Once a practice starts submitting digital scans, they become recurring revenue — every patient who needs a crown is a Dandy order. Sales team targets mid-size practices (3 to 10 dentists) that are high-volume but haven't invested in digital yet.
Referral programs where existing dentists recommend Dandy to colleagues. Geographic density strategy — build lab capacity in a region, then saturate practices nearby to optimize logistics and turnaround times.
Content marketing educating dentists on why digital is better, faster, and more profitable than analog workflows.
THE HARD PART
Headway
Therapist retention is a challenge. Solo practitioners are independent by nature, and some leave the platform once they've built a full patient roster through Headway.
The platform needs to continuously demonstrate value beyond initial credentialing to keep therapists from going direct.
Insurance reimbursement rates are notoriously low. Therapists who accept insurance often earn 30-50% less per session than cash-pay rates.
While Headway negotiates better rates than individual therapists typically get, the fundamental economics of insurance-based mental healthcare remain challenging.
Regulatory complexity varies by state. Each state has different licensing requirements, insurance regulations, and telehealth rules.
Expanding to all 50 states means navigating 50 different regulatory frameworks, each with their own credentialing requirements and compliance standards.
Dandy
Dental practices are notoriously resistant to change — many dentists have used the same lab for 20 years and switching feels risky. The scanner hardware is expensive to subsidize at scale, creating a capital-intensive land grab.
Quality control across distributed manufacturing is hard — a crown that doesn't fit means a remake, an unhappy patient, and a dentist who might switch back to their old lab. Competition from established digital players like Align Technology and legacy lab companies investing in their own digital capabilities.
The dental industry is fragmented — 200,000+ practices in the US, mostly small businesses, which means enterprise-style sales don't work. Each practice is its own decision maker with its own habits.
THE PRODUCTS
Headway
Headway Provider Platform — the core system where therapists manage their practice: scheduling, credentialing, claims submission, payment tracking, and patient communications. Headway Patient Matching — a directory and matching service that connects patients with in-network therapists based on insurance, location, specialty, and availability.
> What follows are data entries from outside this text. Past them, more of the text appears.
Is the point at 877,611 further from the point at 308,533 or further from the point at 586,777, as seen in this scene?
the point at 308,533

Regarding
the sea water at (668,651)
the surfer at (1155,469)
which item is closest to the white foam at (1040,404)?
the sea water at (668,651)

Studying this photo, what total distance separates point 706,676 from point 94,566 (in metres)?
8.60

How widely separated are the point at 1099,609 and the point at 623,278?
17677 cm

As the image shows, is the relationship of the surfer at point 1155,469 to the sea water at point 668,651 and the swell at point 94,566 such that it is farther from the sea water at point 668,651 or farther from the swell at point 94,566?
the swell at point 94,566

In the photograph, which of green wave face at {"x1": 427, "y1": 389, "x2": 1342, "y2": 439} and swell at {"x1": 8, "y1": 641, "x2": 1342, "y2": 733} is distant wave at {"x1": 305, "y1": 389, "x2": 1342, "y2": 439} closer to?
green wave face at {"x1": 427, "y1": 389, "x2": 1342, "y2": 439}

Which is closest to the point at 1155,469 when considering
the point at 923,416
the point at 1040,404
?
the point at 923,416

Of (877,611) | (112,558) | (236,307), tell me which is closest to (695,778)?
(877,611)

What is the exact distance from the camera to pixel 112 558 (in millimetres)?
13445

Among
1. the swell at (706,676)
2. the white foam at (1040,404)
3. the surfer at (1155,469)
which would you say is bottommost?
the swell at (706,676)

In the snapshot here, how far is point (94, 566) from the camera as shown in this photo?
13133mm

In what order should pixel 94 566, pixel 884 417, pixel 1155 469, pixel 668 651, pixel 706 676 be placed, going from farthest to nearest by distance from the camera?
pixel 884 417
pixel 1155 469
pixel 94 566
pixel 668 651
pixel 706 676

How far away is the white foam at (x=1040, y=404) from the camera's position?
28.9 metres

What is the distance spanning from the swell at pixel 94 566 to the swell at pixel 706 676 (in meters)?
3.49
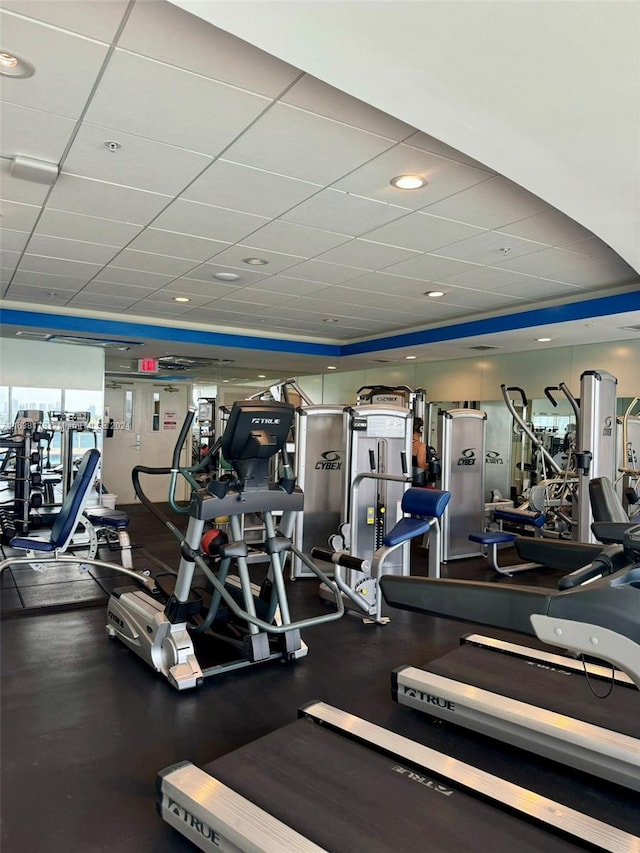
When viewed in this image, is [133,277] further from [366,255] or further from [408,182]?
[408,182]

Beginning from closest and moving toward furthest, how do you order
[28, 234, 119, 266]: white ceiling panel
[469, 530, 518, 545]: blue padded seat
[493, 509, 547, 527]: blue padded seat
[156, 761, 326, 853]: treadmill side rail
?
[156, 761, 326, 853]: treadmill side rail, [28, 234, 119, 266]: white ceiling panel, [469, 530, 518, 545]: blue padded seat, [493, 509, 547, 527]: blue padded seat

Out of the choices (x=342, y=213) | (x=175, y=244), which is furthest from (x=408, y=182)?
A: (x=175, y=244)

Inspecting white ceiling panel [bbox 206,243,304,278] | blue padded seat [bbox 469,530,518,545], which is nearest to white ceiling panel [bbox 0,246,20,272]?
white ceiling panel [bbox 206,243,304,278]

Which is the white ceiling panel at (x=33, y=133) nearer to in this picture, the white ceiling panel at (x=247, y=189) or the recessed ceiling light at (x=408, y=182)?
the white ceiling panel at (x=247, y=189)

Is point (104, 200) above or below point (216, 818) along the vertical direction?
above

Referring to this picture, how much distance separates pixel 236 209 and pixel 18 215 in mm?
1429

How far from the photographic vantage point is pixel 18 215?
3674 millimetres

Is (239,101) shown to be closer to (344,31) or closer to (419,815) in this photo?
(344,31)

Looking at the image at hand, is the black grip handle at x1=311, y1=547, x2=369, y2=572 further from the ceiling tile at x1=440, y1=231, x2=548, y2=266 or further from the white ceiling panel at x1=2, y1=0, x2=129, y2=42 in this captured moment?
Answer: the white ceiling panel at x1=2, y1=0, x2=129, y2=42

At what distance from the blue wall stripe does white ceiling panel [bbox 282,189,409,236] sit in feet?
9.07

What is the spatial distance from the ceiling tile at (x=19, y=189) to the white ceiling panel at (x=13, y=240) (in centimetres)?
64

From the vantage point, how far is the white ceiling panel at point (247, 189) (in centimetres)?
301

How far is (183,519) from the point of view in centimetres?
876

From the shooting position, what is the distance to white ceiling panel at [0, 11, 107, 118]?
6.35 feet
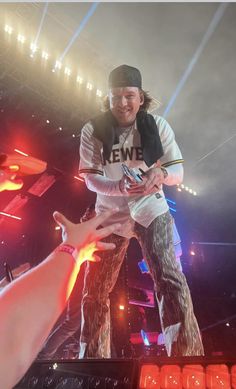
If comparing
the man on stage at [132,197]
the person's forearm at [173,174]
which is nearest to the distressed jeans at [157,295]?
the man on stage at [132,197]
Insurance Credentialing Service — Headway handles the months-long process of getting therapists accepted into insurance networks, reducing what typically takes 6-12 months to weeks. Claims and Billing Engine — automated insurance claims submission and tracking that eliminates the paperwork therapists dread.
Practice Management Tools — scheduling, intake forms, session notes, and telehealth capabilities integrated into one platform.
Dandy
Dandy Scanner — provided to dental practices, captures a full 3D digital impression of the patient's mouth in minutes. No more putty molds.
Cloud-based case management platform where dentists submit scans, approve designs, and track orders. AI-powered restoration design that generates crown and veneer designs automatically from 3D scans, reducing turnaround from weeks to days.
Digital dental lab network with automated CNC milling and 3D printing for manufacturing restorations. Shade matching technology using AI to color-match restorations to surrounding teeth.
Integration with practice management software so cases flow seamlessly from scan to delivery.
WHO BACKED THEM
Headway
Andreessen Horowitz led the Series C at a $2.3 billion valuation. Accel and Thrive Capital invested in earlier rounds.
GV (Google Ventures) and Spark Capital also participated. The company has raised approximately $226 million total.
Dandy
Investors include Bessemer Venture Partners, IVP, DST Global, and IA Ventures. Series C in 2023 valued the company at approximately $1.8 billion.